Stanton took a deep breath. “I think I may want to fight for custody. The divorce decree didn’t give her full custody; it gave us joint legal and physical. We just agreed that because of stability issues with school and friends that they would live at her house. I’m starting to regret that decision. I haven’t seen them in eight weeks. They’ve been at a camp for four of those weeks, but still. I can’t help but feel they’re avoiding me. I want to fight for them.”

“How do you think that will make your sons feel?”

“I don’t know. Hurt I guess. I’ve spoken to an attorney and he says a good way to win is to paint the other spouse as unfit. We’ll have to parade her string of boyfriends and frequent drinking into court. The kids will be there, they’ll have to hear that.”

“Have you tried just talking to her?”

“We can’t talk anymore. And unless it involves child support payments, she won’t return my calls.”

Jennifer nodded softly. “How’s your work?”

“I saw something the other day that disturbed me.”

“Disturbed you how?”

“Well it wasn’t the thing itself, but the fact that I wasn’t disturbed by it that bothered me.”

“Can you give me specifics?”

“A young girl was cut up in her bedroom in a particularly horrific way. The other detectives, even the forensics guys, could barely look at her. I heard that the responding officer had to go see the precinct counselor afterward.”

“How bad was it?” She held up her hand. “Wait, I shouldn’t have asked that, I’m sorry.”

“It’s fine. It was bad. You’ll probably see something about it in the news. It involved cannibalism and that always makes the news programs.”

“That sounds awful.
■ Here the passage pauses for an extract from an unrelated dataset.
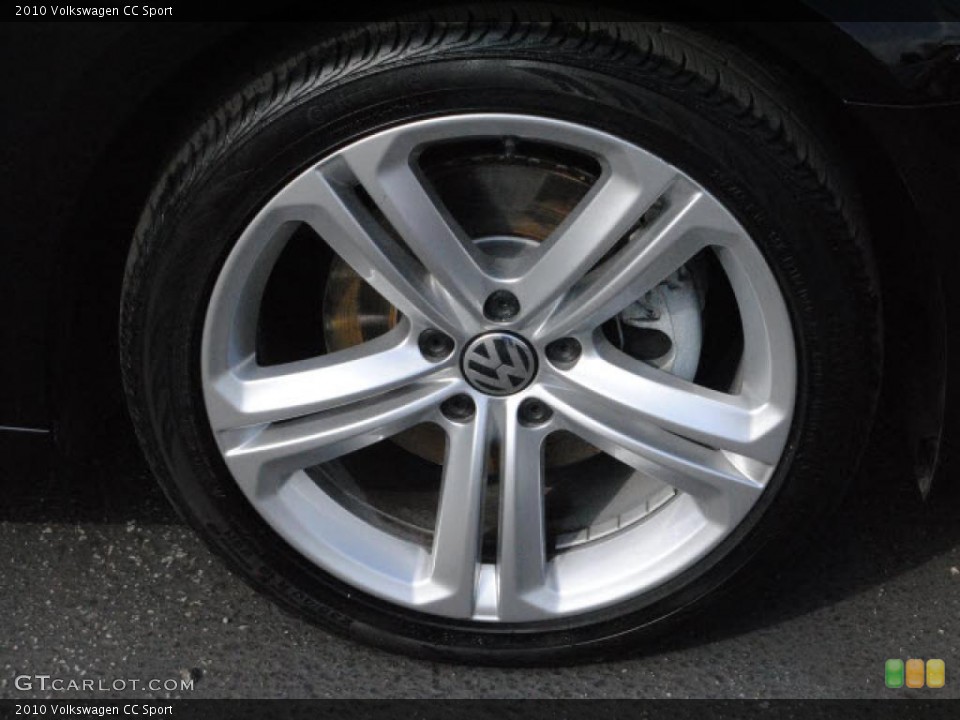 2010 Volkswagen CC Sport Wheel and Tire Photo #45036421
Is there a reason you think you weren’t bothered by it?”

“No. I mean when I first walked into the bedroom and saw her remains I was a little taken back, just by the sheer gore of it, but then I was fine. Why would you think that is? That I’d be okay looking at something like that?”

“I would figure in your line of work you may grow desensitized to scenes of violence. What do you think the reason is?”

“I wish it was that.”

“Sounds like you have a pretty good grasp of what it actually is.”
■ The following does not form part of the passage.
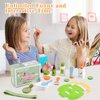 Ehome Wooden Makeup Toy Set for Toddler c Wood Learning Toys, Play Spa Set with Face Mask Christmas Birthday Gifts for 3-8 Years Old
“I think…when I see something like that, I can place myself into the place of the victim, but that’s not where my thoughts originally take me.”

“Where do they take you?”

“I see how she was picked, what made her special. I see…lust, for her. I felt what he probably felt when he first saw her.”

Jennifer crossed her legs but didn’t say anything. After a long while, the silence became somewhat unbearable. This was normally one of her favorite periods in a session; patients needed to fill that silence and without any forethought, they would babble. The babbling was the purest picture into their subconscious mind that Jennifer had. But Stanton didn’t respond that way. He just sat quietly and waited, to the point that it was making her uncomfortable.

Suddenly, he stood up. “I think I don’t need any more psychiatry today.”

“Jon, wait a minute. Please, sit back down. I’d like to explore this.”

“Not today.” He turned, and left.

Jennifer took a deep breath and then stood up. She went and sat at her desk and scribbled down a few notes about the session. There was something underneath Jon Stanton’s exterior that was captivating. Her gut told her it might even be dangerous.